高円寺/普通の暮らし

本の雑誌 330号

本の雑誌 330号

本の雑誌の12月号は特集が荻原魚雷の「活字で自活!」なんですねぇ。
坪内祐三との対談もあって、魚雷さんのコラムを「現代の山口瞳」とコメントしているが、確かに僕は『活字と自活』を読んでオモロイ!と思いましたよ、
新聞、週刊誌でコラム連載してもらいたい。
その(2)で古書現世二代目向井透史と対談。高円寺デビューについて語っている。

向 ところで、魚雷さんは中央線のスタートはどこですか。
萩 高円寺です。というか高円寺だけ。北口も南口も商店街を点々と。
向 高円寺を抜け出ようと思ったことは一回もない?
萩 うん、上京したときは、古本屋やレコード屋がある街を探して、高円寺か吉祥寺で迷ったんですよ。田舎から上京していろんなものに飢えてるから吉祥寺もいいなあとか。それで両方の不動産屋を回っていたら、高円寺で都丸書店を見つけたんですよね。今は人文系の支店に行くことが多いけど、当時は社会科学系の本店で、ずっと探していたアナキズムの本がわーっとあって、しかも良い本なのにそんなに高くない。それを見た瞬間にもう……その後、喫茶店で買ったばかりの本を読んでいたらマスターがアナーキストで「君はそういう本が好きなのかい?」って話しかけてきて(笑)、古書展の予定表みたいなのをくれたんです。それで古書展の存在も知って。
向 すごいですね。なんだか、わらしべ長者みたい(笑)。
萩 そのとき買ったのが奥崎謙三の『ヤマザキ天皇を撃て!』。結構探していたので、喜んで読んでいたら、マスターがにこにこ話しかけてきた(笑)。すごくよくしてくれて、裏メニューじゃないけど、スパゲティとか出してくれて、どんなに長居してもいいよと。
向 スパゲティが裏メニュー(笑)。それが決め手になった?
萩 たまたま候補にしていた高円寺のアパートがその喫茶店のそばだったから(笑)。それで住みはじめたら、夜中の一時過ぎに突然人が訪ねてきたんですよ。前に住んでた人らしくて、「もう誰か住んでいるのか」って酔っぱらって(笑)。某出版社で漫画雑誌を作ってる編集長で、「前に一緒にここに住んでたやつが今飲み屋やってるんだよ」って、真夜中に連れていかれた先で舞踏やってる人を紹介されて「俺たちの部屋に新しく入った若者だ」って(笑)。なんだかすごい世界に来てしまったと。
向 作り話のような中央線の話ですね(笑)。ついていく魚雷さんもすごいけど。
萩 楽しいなあと思った(笑)。(p26~7)

偶々、こちらは新刊ではないけれど、雨宮処凛×萱野稔人の『「生きづらさ」について』を同時に読んでいたら、お二人は多く赤木智弘氏について補助線言及しているのですが、高円寺の「素人の乱」についてのやりとりは確かにそういうもんだろうなぁとナットクできるところがありました。
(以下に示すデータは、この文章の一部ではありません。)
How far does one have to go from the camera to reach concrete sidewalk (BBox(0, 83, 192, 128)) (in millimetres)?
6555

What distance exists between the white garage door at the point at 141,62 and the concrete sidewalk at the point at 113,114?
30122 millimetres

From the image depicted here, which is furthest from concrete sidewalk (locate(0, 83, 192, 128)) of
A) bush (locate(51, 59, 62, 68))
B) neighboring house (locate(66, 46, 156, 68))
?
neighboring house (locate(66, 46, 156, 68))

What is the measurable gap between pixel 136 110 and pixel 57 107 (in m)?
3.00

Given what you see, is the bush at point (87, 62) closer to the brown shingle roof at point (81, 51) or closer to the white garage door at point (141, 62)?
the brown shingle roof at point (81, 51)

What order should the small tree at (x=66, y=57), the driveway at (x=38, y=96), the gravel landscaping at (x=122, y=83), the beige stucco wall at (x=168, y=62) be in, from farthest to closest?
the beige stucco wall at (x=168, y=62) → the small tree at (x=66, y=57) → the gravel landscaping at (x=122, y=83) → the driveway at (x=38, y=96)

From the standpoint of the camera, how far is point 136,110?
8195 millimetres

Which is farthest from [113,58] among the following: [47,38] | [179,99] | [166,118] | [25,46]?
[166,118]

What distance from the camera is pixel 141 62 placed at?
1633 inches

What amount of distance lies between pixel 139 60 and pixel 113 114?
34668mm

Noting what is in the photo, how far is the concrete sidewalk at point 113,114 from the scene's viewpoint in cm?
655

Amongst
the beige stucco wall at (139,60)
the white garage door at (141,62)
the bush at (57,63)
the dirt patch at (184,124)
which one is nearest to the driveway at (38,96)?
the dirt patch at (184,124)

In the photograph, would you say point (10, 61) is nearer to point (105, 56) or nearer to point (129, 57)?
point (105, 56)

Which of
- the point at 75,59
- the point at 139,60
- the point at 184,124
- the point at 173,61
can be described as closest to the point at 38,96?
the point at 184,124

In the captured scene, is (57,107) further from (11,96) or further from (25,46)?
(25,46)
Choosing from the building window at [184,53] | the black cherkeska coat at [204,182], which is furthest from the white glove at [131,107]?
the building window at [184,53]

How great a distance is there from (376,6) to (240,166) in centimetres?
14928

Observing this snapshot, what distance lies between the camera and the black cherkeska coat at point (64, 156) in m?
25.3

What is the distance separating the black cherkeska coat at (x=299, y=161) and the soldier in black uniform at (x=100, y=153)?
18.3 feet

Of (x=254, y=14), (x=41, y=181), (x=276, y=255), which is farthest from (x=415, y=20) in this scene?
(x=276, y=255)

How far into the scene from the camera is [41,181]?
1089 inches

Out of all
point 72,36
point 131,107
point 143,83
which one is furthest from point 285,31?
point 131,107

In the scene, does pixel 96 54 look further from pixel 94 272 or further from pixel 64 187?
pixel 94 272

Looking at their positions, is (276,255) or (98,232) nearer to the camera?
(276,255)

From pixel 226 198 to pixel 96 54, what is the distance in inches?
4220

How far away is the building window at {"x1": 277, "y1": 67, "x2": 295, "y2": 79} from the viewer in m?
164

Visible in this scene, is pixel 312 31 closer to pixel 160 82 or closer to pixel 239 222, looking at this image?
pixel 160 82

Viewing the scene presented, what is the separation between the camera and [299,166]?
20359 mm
萱野 雨宮さんは、『月刊オルタ』(発行:アジア太平洋資料センター)という雑誌のなかで赤木さんと対談されていますよね、そのときの赤木さんの発言で、おもしろいと思ったことがあるんです。先ほど話題になった、赤木論文への応答文が掲載された『論座』の同じ号(2007年4月号)に、「素人の乱」の運動が紹介されているんですが、赤木さんは、それが自分に対する一番の批判だと思ったといっているんです。
 もちろん、素人の乱は「希望は戦争」への批判として紹介されていたわけではありません。にもかかわらず、「希望は戦争」に直接応答してきた文章よりも、その運動のほうがよっぽど自分への批判になっていると赤木さんはいう。
 素人の乱というのは、いわゆるまともな仕事に就いていなかったりして、なかなか社会的承認を得られるような立場にない若者たちが、カフェをやったり、リサイクル・ショップをしたり、ラジオをやったりしながら、自分たちの存在空間を創造している集団です。そうした彼らの活動が、同じような社会的立場にありながら「希望は戦争」といっている自分への最大の批判なのではないか、と赤木さんは考える。
 おそらくここに問題の核心があるんじゃないでしょうか。不安定な生活にさらされた若者たちが、みずからの生存を支え、かつ存在を肯定できるような空間を自分たちの手でつくりだしていくような実践に、「希望は戦争」とは違う希望のかたちがあるんじゃないか、と。
雨宮 赤木さんは、素人の乱が自分に対する一番の批判だといっていたのは、私も直接聞いていて、すごく象徴的だと思いました、ただ、赤木さんは、もし素人の乱が自分の家のまわりにきても、入っていけないという。それはよくわかります。あと赤木さんは、普通に結婚して子供をつくって、仕事をつうじて社会とかかわっていきたい、普通に生きたいっていっています。
萱野 素人の乱は普通じゃないですからね。昔のだめ連もそうでしたけど。
雨宮 普通の人生を捨てなきゃ、なかなか素人の乱には入れないですよね(笑)。
 素人の乱のような生き方はすごく大きな希望ではあるんですが、赤木さんは普通にコンビニの仕事でいいっていっていますから。コンビニの仕事も必要な仕事だし、誰かがやらなくちゃいけない。ただ、いまのように、差別やバッシングを受け、年収100万円台の低賃金で結婚もできないようなコンビニ夜勤ではなく、年収が300万円くらいあって結婚もできるなら、一生コンビニ夜勤でもいいといっています。そういう「普通に生きたい」という気持ちはぜったいに尊重されるべきだと思いますが、実はそれが一番難しい。そこにこそフリーターの労働運動の課題もあるわけですからね。(p169~70)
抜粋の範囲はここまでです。